• _TASK INSTRUCTIONS_:
Copy out the lines of the listing below, verbatim, from the line containing "[SDO/AIA 131 Å" through the end of the listing. Leave the pictures out of your answer.

Data records

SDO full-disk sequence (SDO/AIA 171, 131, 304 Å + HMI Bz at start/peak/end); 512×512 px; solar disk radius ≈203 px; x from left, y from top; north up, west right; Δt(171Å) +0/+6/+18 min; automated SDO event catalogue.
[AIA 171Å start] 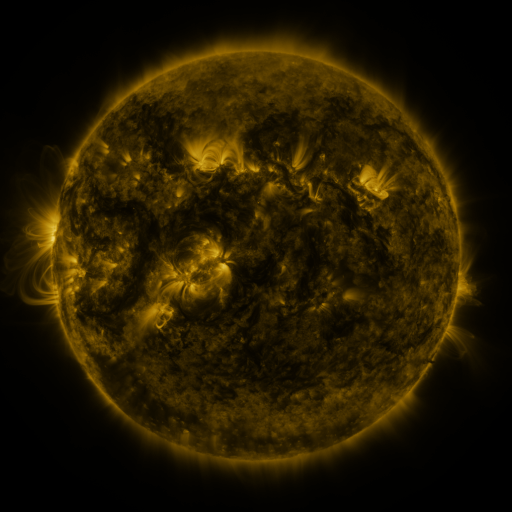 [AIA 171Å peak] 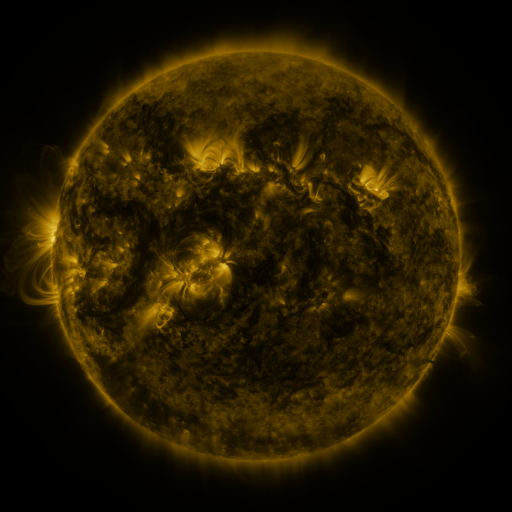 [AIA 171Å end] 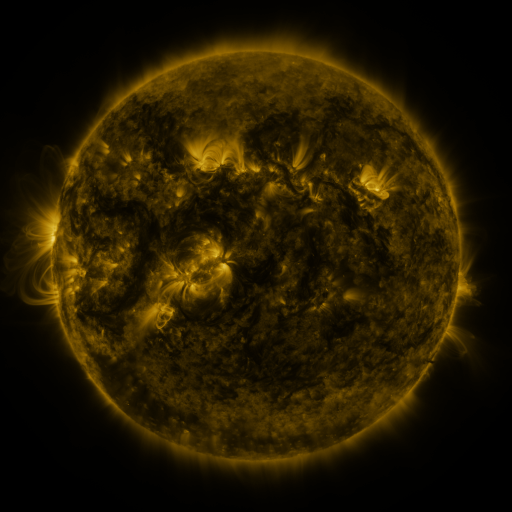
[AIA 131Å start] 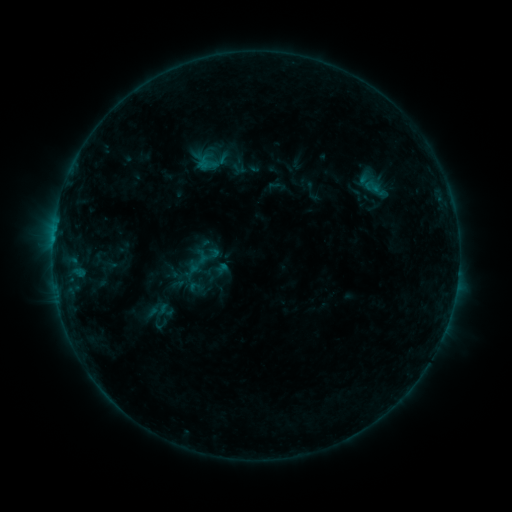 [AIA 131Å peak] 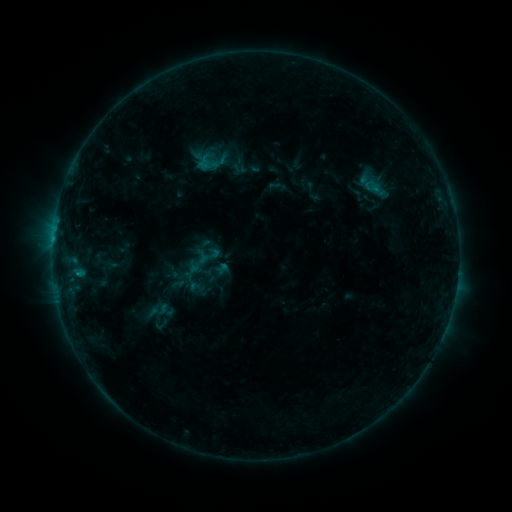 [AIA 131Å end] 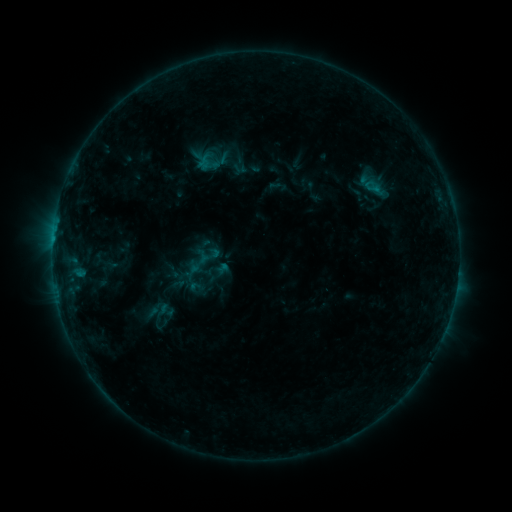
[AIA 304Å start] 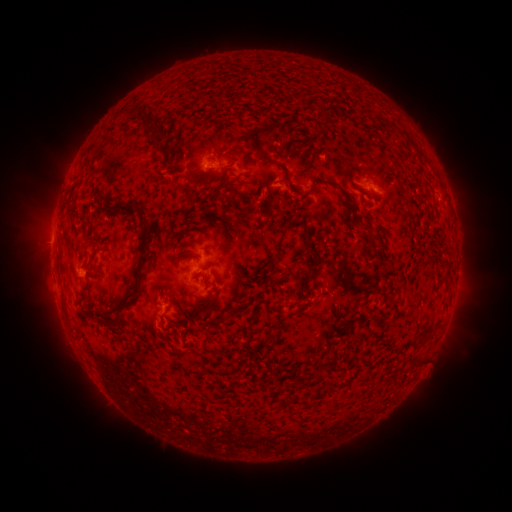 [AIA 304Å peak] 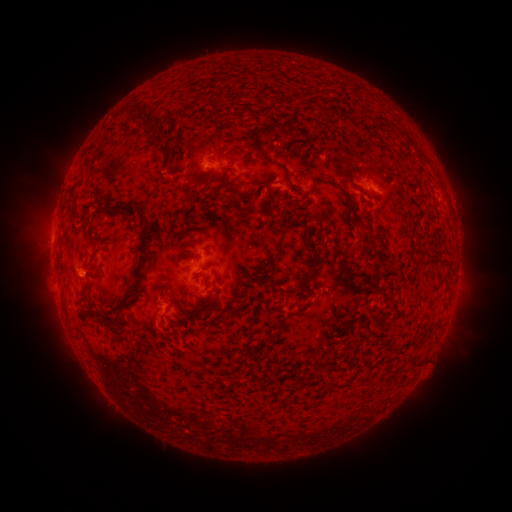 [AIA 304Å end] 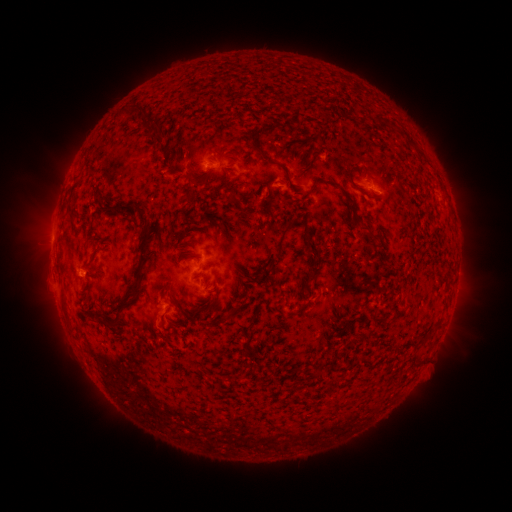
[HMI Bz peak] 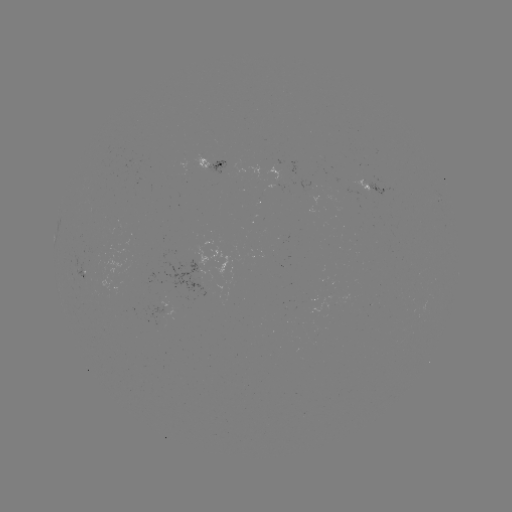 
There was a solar flare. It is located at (79, 272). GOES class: B4.8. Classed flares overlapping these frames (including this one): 1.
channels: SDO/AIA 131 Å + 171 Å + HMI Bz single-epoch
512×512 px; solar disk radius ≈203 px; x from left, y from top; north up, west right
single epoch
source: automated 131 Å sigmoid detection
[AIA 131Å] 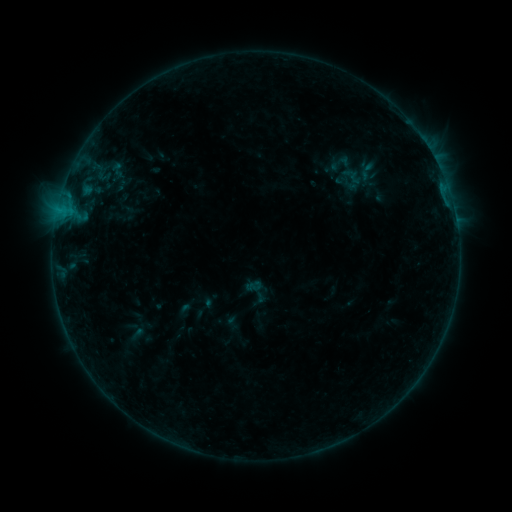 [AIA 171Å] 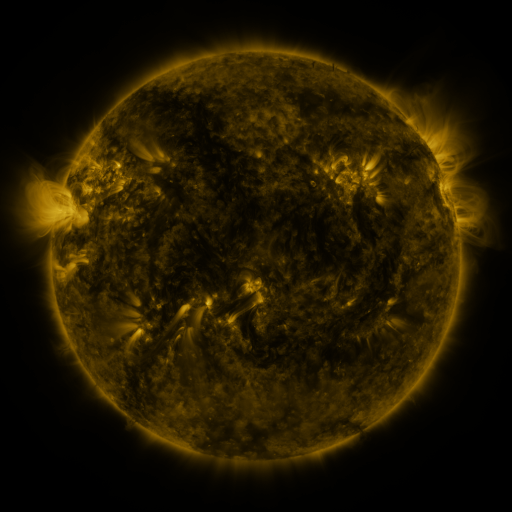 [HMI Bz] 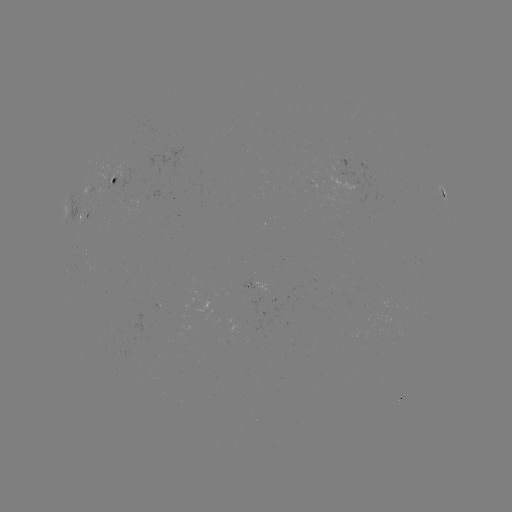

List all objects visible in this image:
sigmoid: (340, 163)
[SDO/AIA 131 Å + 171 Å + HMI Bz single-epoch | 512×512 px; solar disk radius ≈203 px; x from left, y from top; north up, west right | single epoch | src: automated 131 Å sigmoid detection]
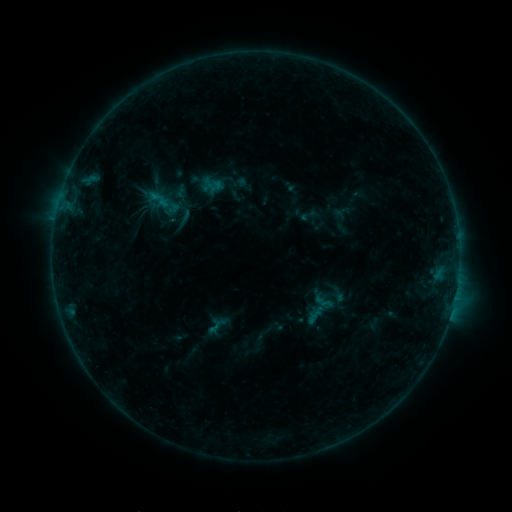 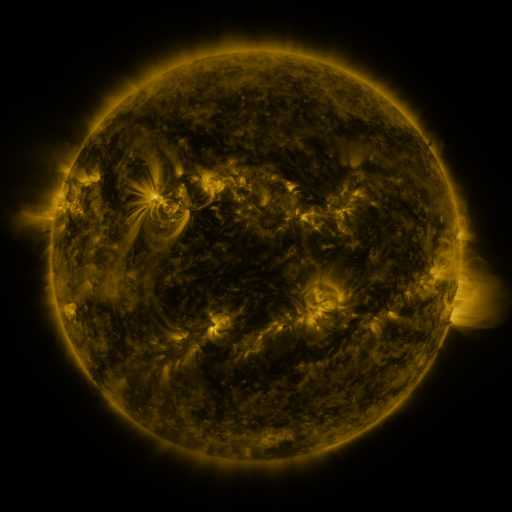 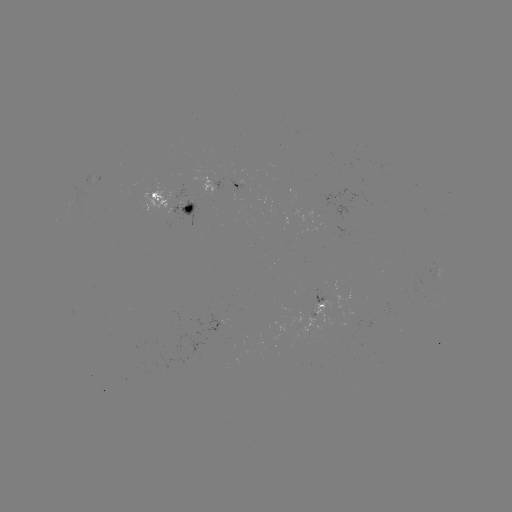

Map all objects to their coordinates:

• _FINISHED ANSWER_:
[SDO/AIA 131 Å + 171 Å + HMI Bz single-epoch | 512×512 px; solar disk radius ≈203 px; x from left, y from top; north up, west right | single epoch | src: automated 131 Å sigmoid detection]

Map all objects to their coordinates:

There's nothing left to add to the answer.